The Smartphone / Vacation Paradox
Today feels like the real start of the work year, back in the saddle after August. I spent two weeks on the west coast with my family - one week working in LA, and another week off in Las Vegas.
Technology - specifically smartphones and wifi - has permanently altered vacations. Our habitual checking is hard to switch off when we go away for relatively short periods of time. It’s tempting to ‘unplug’ or take an extended ‘digital sabbath’ - however practically speaking smartphones are so ingrained in how we communicate with each other, this can end up a serious inconvenience. Try meeting up with extended family different hotels without text messaging - it can actually be inconsiderate to be unplugged!
It’s tempting to vilify the iPhone and what its done to the modern family, nostalgically looking back at smartphone-less vacations. However, the same device provides unprecedented flexibility for where work can happen, which in turn can giving back us much more time with family & friends. Remote work has been normalized. Even if we don’t want it, our colleagues or stakeholders expect us to be available at short notice.
So what’s the answer? On one extreme there’s the ‘airplane mode’ holiday - I see many people do these, although they don’t work for our family. And expecting to create real value as a growth company unplugging for multiple weeks a year isn’t realistic.
On the other extreme, reflexive email creep can lead to your body on vacation while your brain is still at work. I’ve experienced starting a vacation week barely checking email, but by the end losing all discipline and falling back into normal checking patterns.
I think we’re experiencing a paradigm in what it means to really be on vacation. Being conscious about this can lead to the biggest work-related lifestyle improvement in the past 100 years - the ability to work effectively, remotely, for far more time than the typical US worker currently takes off as vacation time.

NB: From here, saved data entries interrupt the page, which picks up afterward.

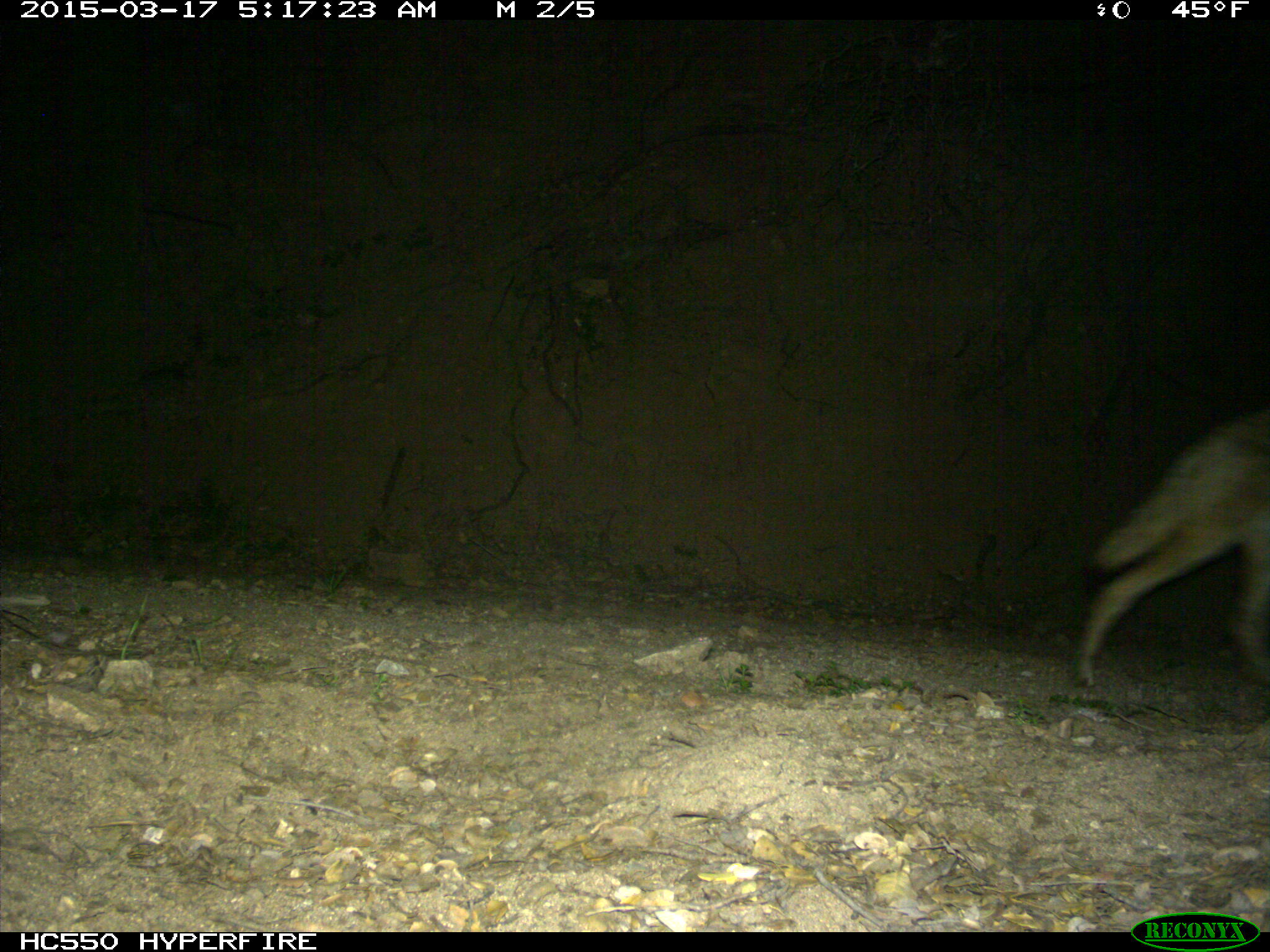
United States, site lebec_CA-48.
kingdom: Animalia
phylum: Chordata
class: Mammalia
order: Carnivora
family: Canidae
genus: Canis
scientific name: Canis latrans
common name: coyote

However we need common sense rules of thumb - its hard to imagine value created in a company where employees are at remote locations simply responding to each other for several weeks or months a year. And we need to shift our mind patterns - just because we can see the ocean or are deep in the mountains doesn’t mean the work stops.
Remote work is here to stay. But work means proactive work - kicking off new initiatives, selling, driving results. I can imagine personally being effective for 2 months or more in this pattern.
True vacation is something else. It’s reactive work. Whether this means its possible to unplug fully depends on many factors. Personally, I like to ensure value is building in my absence, which means responding to the occasional email or even ensuring a project stays in track.
In true vacation mode the key lies in conscious choices. If I need to check email, I do so consciously rather than reflexively. I am making a choice. I also take a few breaths before checking, to ensure that I’m centered. I also try to not engage in debates that can turn emotional and therefore spill into my subconscious throughout the time away - I stick to the basics.
I think solving the remote work / vacation / office time equation can allow us to live better lives, with more time experiencing and bonding with loved ones and friends. But if we’re not careful, we can sleepwalk into never really being on vacation, or potentially worse, work for companies where no real work is getting done.